Freud, contraint de renoncer à faire carrière de chercheur scientifique, exerce comme praticien en ville. Sa curiosité scientifique se déplace des expérimentations sur le système nerveux à l’écoute attentive de ses patients. Dans les années 1890, il entend que ses patients névrosés sont en proie à un conflit, dont l’un des termes est toujours la sexualité.

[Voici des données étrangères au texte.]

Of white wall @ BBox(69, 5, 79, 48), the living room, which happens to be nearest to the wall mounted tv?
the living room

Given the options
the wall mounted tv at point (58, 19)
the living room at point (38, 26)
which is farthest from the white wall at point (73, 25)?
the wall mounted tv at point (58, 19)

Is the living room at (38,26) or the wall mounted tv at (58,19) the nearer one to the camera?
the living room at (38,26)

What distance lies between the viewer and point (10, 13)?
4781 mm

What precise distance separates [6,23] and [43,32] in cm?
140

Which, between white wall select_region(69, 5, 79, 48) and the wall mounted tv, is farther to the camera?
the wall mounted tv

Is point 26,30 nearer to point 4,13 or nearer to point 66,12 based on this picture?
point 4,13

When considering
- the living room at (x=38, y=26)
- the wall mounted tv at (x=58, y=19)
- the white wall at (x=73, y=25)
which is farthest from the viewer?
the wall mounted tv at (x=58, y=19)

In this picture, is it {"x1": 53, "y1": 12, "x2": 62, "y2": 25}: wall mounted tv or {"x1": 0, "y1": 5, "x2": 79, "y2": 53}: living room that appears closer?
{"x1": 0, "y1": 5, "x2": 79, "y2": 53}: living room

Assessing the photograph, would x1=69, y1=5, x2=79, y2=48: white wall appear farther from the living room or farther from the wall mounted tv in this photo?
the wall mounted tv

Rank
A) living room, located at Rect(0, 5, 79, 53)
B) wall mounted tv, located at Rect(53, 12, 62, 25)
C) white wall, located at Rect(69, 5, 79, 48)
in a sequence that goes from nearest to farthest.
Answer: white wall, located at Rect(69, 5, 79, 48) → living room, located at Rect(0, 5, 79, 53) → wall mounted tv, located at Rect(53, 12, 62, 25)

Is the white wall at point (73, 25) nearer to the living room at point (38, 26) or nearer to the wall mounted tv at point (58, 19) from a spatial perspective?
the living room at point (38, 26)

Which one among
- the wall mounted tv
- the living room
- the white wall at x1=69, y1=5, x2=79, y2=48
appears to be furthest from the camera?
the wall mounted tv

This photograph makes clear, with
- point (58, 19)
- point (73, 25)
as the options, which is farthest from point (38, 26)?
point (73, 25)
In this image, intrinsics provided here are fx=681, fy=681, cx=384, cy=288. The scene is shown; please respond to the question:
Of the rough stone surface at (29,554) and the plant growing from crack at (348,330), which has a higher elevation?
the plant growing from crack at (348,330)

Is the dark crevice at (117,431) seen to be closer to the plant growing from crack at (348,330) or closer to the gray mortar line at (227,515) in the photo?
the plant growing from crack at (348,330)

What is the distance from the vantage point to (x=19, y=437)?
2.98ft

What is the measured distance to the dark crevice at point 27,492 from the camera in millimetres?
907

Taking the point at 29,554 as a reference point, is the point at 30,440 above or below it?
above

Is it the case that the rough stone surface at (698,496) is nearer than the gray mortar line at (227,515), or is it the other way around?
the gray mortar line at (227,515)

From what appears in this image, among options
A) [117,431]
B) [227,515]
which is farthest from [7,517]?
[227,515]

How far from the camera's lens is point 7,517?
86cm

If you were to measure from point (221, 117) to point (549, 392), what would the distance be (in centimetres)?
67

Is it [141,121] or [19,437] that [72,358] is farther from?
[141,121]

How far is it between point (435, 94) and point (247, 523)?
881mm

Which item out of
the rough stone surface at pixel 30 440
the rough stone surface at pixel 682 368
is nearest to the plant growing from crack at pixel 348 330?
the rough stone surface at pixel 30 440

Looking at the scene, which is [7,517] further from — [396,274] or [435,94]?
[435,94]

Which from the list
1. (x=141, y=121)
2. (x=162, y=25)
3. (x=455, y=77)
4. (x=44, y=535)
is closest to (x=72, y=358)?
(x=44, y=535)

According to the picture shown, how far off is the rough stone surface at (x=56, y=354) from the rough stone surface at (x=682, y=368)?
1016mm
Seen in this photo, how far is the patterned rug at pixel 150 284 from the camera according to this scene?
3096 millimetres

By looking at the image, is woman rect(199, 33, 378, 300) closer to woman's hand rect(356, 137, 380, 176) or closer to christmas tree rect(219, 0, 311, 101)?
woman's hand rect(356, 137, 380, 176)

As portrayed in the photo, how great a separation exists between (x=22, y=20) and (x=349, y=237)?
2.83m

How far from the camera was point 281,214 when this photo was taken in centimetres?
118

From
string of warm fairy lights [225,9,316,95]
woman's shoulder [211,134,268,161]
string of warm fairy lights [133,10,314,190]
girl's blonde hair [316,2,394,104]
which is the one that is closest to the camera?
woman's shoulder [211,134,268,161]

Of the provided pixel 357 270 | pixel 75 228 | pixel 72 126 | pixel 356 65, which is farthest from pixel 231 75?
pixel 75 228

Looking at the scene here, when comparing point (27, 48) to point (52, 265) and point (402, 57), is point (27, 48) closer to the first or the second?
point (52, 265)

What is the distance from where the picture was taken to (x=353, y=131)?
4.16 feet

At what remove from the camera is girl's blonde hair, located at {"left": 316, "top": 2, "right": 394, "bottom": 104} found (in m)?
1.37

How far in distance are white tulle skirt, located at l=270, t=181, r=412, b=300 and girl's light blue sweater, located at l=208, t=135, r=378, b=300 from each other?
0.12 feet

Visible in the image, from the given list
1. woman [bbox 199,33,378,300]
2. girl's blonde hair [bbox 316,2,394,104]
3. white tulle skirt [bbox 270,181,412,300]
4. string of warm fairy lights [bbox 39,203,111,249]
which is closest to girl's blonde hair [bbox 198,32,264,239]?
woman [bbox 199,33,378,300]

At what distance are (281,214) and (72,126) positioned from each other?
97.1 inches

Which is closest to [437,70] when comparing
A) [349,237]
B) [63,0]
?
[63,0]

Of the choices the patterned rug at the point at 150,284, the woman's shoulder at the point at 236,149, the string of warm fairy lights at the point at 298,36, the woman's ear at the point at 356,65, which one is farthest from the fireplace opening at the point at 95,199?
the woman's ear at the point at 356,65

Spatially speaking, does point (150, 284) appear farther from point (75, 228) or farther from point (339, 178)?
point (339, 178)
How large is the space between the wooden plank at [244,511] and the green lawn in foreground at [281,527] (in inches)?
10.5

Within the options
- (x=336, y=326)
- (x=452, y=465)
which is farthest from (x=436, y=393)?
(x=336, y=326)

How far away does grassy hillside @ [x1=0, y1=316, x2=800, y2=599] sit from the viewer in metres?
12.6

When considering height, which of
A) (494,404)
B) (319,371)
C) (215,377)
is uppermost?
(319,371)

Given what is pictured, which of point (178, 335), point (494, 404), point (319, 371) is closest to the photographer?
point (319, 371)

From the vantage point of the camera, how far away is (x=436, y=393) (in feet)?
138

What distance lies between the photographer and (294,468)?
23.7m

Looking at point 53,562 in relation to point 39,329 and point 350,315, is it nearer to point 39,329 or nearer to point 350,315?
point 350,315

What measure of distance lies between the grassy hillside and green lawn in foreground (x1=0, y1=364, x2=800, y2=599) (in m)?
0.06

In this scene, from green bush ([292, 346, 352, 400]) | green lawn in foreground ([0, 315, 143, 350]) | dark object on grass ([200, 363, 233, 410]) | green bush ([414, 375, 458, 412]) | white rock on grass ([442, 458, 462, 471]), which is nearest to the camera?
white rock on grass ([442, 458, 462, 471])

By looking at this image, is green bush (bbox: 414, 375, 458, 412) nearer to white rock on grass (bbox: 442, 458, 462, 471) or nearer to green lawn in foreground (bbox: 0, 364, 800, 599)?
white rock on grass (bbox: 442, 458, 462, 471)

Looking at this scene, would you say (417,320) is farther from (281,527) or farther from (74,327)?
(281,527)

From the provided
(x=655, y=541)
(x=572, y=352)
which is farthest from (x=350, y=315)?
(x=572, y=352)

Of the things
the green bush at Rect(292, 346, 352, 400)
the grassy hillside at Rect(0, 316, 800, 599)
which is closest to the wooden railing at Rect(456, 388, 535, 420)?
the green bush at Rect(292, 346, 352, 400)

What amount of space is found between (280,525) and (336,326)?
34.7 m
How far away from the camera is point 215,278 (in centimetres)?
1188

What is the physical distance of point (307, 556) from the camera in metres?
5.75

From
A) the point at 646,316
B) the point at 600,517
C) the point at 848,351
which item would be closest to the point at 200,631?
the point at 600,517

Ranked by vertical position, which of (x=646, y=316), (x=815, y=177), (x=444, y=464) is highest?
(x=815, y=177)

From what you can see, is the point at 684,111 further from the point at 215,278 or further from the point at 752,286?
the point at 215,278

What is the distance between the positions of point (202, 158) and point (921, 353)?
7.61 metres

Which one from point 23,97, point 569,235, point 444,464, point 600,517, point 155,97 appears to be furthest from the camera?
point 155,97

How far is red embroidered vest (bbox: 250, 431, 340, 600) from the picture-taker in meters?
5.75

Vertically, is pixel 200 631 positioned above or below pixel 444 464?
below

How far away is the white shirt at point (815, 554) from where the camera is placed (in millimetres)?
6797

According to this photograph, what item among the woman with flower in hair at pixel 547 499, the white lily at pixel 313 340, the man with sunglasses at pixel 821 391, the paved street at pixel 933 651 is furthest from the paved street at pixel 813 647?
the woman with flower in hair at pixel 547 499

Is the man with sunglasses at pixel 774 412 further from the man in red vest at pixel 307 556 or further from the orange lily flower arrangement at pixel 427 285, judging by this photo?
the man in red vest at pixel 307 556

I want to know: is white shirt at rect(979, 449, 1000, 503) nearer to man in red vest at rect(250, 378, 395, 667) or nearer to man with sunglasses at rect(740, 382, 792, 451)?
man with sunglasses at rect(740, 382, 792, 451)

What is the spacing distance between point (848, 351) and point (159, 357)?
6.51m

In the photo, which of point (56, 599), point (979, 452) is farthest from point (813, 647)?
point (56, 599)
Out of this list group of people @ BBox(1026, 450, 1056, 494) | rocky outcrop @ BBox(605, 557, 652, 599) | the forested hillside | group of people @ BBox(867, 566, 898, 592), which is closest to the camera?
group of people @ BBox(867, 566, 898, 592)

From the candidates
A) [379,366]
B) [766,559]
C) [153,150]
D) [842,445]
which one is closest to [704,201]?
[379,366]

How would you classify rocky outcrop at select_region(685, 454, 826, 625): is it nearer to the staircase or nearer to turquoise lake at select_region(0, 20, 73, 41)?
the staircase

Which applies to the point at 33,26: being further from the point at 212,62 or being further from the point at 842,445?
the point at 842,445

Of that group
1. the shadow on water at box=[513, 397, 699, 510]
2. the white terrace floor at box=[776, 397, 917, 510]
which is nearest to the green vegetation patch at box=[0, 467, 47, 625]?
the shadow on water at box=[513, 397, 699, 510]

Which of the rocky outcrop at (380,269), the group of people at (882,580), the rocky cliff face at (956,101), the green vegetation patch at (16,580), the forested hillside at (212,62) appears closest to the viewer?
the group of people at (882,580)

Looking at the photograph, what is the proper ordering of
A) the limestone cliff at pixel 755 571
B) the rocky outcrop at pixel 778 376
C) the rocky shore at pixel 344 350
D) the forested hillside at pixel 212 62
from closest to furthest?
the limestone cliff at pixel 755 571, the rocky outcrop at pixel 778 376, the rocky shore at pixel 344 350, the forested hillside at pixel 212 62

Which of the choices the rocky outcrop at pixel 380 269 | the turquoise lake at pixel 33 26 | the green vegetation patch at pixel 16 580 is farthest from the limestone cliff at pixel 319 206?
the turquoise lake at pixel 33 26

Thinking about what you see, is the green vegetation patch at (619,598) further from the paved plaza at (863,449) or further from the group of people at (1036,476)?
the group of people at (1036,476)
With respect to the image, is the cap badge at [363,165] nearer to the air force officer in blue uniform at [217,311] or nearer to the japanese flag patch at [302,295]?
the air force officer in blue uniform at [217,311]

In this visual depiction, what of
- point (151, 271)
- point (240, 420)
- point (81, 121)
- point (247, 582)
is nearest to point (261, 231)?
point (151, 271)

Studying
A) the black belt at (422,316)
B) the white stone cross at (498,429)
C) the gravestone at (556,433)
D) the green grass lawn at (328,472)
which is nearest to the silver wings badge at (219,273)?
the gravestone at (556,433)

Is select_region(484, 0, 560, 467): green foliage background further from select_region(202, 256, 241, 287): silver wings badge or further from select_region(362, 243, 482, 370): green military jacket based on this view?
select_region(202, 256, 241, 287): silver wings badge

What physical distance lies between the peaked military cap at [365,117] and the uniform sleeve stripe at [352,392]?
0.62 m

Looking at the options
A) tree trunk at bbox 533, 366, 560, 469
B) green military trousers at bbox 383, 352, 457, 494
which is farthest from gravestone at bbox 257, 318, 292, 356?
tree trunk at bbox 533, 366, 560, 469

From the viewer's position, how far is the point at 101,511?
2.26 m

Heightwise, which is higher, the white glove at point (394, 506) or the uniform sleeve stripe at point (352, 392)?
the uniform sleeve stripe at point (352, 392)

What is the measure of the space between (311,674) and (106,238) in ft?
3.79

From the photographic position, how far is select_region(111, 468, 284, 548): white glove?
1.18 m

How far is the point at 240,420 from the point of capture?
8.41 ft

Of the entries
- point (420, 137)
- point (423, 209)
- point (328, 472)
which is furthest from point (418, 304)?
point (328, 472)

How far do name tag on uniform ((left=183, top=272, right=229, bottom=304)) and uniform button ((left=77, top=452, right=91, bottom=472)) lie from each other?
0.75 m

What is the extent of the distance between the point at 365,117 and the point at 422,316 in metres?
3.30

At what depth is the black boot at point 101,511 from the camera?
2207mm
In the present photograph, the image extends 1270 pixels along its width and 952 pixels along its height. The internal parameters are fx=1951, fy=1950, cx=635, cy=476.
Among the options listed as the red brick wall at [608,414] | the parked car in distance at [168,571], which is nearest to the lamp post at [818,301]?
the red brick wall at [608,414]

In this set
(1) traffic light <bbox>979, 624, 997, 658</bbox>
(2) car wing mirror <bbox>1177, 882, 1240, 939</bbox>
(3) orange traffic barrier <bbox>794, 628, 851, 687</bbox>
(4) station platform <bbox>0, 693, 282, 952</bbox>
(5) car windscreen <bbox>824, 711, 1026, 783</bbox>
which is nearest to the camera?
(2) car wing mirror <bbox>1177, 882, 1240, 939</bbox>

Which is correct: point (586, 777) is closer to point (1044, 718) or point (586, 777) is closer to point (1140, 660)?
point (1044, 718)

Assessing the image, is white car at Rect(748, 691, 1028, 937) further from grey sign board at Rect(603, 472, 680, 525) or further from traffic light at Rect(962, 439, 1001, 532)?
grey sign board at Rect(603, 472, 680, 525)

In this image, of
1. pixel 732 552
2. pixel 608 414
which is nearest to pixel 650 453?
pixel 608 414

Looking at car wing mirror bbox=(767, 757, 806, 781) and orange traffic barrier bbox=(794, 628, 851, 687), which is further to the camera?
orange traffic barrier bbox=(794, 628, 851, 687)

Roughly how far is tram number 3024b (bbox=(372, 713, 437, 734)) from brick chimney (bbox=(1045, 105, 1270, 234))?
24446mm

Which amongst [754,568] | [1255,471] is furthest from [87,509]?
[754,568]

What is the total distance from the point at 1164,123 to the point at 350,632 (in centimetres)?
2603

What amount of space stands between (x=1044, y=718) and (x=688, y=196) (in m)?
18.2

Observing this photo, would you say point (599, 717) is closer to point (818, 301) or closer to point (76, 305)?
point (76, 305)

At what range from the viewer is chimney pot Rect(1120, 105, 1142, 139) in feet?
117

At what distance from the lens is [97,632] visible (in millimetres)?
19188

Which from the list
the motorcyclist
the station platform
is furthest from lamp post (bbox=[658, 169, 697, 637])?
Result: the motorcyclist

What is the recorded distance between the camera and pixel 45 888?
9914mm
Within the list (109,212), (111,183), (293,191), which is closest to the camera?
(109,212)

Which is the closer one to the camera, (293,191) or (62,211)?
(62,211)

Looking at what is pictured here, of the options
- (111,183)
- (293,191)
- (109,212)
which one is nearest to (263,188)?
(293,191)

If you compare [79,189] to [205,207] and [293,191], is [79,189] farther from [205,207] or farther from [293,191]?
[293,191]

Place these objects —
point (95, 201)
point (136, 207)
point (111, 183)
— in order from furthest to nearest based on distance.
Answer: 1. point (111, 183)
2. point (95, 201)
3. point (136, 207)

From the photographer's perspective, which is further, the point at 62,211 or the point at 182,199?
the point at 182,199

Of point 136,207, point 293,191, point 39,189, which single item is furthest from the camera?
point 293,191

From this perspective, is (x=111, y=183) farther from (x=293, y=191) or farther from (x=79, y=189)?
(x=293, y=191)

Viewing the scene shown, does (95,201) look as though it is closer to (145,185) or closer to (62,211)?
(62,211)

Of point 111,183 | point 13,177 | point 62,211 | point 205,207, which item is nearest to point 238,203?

Tantôt c’est leur sexualité “actuelle”, leur pratique de la sexualité qui est en cause ; tantôt c’est l’histoire de leur sexualité d’enfant qui vient parasiter leur sexualité et leur vie psychique d’adulte.

Quand il publie en 1900 la Traumdeutung, “L’interprétation des rêves”, texte fondateur de la psychanalyse, il pense encore que les manifestations de sexualité infantile sont le fait des névrosés, trop précoces en la matière. Mais, cinq ans plus tard, avec la première édition des Trois essais sur la théorie de la sexualité, il est en mesure d’affirmer que la sexualité infantile est un phénomène universel. Il en précisera les caractères au cours des éditions successives de son livre : auto-érotique anobjectale, étayée sur une fonction physiologique essentielle à la vie, avec un but déterminé par l’activité d’une zone érogène. La sexualité adulte se caractérise par le double primat de la zone génitale et de la relation à l’objet.

Le texte a fait scandale, comme le rappelle Jacqueline Schaeffer. Et le scandale demeure.

On voit bien, dans la manière dont on traite le problème de la pédophilie, qu’on ne prend pas en compte la sexualité de l’enfant, ses fantasmes, sa curiosité à l’égard de l’adulte, son ambivalence dans son désir de séduire l’adulte.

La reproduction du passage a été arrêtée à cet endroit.